In questo caso però devo dire di essere stata più ligia al dovere e ho cercato di ricostruire, almeno in parte, le vicende narrate dai Subterfuge, scoprendo così come tutto ruoti attorno alla figura di un “eroe” che, amareggiato e disilluso dalla realtà, decide di prendere parte a un esperimento scientifico che lo porta a risvegliarsi in un mondo desolato, devastato dalla guerra nucleare e governato da creature mutanti. Le vicissitudini che costui vive in questo universo alternativo lo porteranno a compiere delle scelte cruciali che finiranno per influenzare irrimediabilmente il suo destino e quello dell’umanità intera.
Considerate le tematiche a cavallo tra distopia ed elucubrazioni filosofiche, la direzione musicale intrapresa dai Subterfuge non dovrebbe sorprendere più di tanto: le prime tracce di Philosopher sono tra le più complesse del disco e traghettano in maniera efficace verso quella dimensione estranea alla realtà conosciuta che viene ben rappresentata anche dall’artwork; con le dovute proporzioni, durante l’ascolto mi è venuto in mente più volte The Sham Mirrors degli Arcturus.
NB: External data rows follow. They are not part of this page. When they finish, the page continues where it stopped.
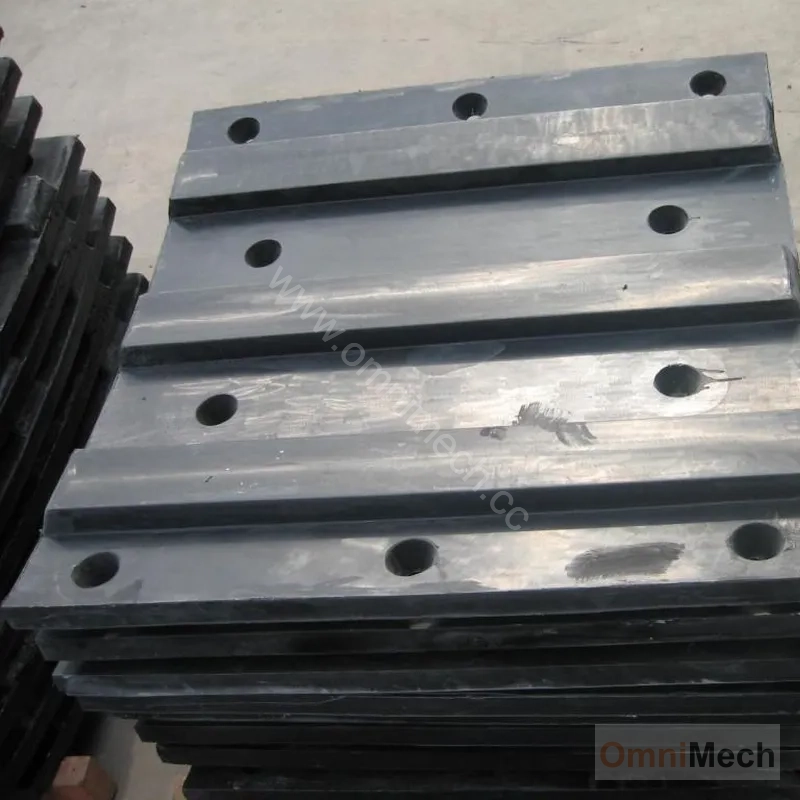 Manganese Steel Ball Mill Liner-Ball Mill Parts-Mn13Cr2 / Mn18Cr2 Manganese Steel - View 5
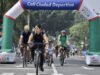 Colombia también rueda en bicicleta urbana diariamente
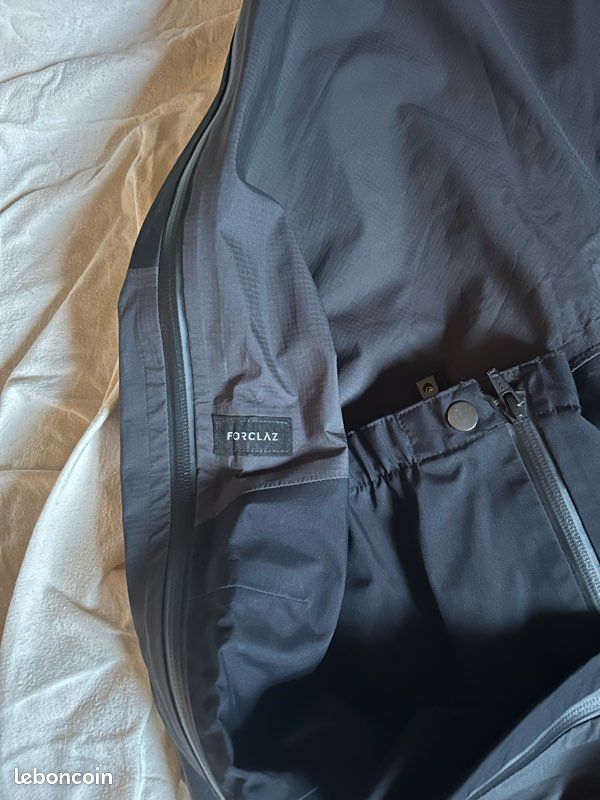 Pantalon imperméable forclaz taille L/XL (image 2)
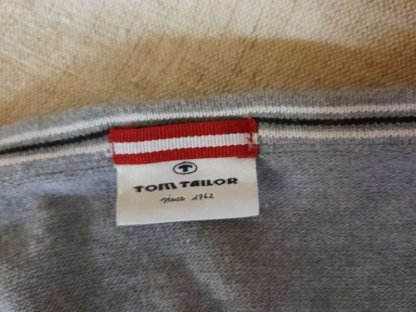 Bild 2:Tom Tailor - leichter Feinstrickpullover - Gr. XXL - grau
Il mood arzigogolato e a tratti sognante tracciato dai primi brani di Philosopher viene bruscamente interrotto da “A New Kind Of People”, che porta invece i Subterfuge a virare verso sonorità molto più graffianti e vicine all’heavy metal classico, dove la voce di Kinga Lis assume un ruolo decisamente preponderante rispetto alla prima parte dell’album e anche gli assoli di chitarra diventano più perforanti e accorati. Proseguendo nell’ascolto, l’aspetto onirico e quello più concreto si fondono e vengono ulteriormente arricchiti dalla presenza di momenti che procedono a un ritmo decisamente sostenuto, a volte sconfinando nello speed metal (“Conflict”), a volte guadagnando terreno in termini di pesantezza, come avviene all’interno di “Philosopher”, altre volte tradendo invece questo paradigma, ad esempio quando “No Epitaphs” cita il Lacrimosa di Mozart per poi trasformarsi in un brano heavy metal incendiario costellato di tastiere che tendono decisamente verso il prog.
Ascoltando Philosopher, non ho trovato difetti di fondo: nonostante il concept sia ben lontano dall’essere innovativo e originale, è un buon disco e fotografa una band a cui le capacità non mancano. Devo ammettere che a questo giro i Subterfuge non sono riusciti a trapassare quella coriacea parete che separa i dischi belli in modo generico da quelli belli belli in modo assurdo, però poco importa: per vedere le cose da una prospettiva diversa basta guardare alla realtà distopica più vicina, dove la strategia di sopravvivenza ideale per gli individui non è quella di iniziare le storie auto-spoilerandosi il finale.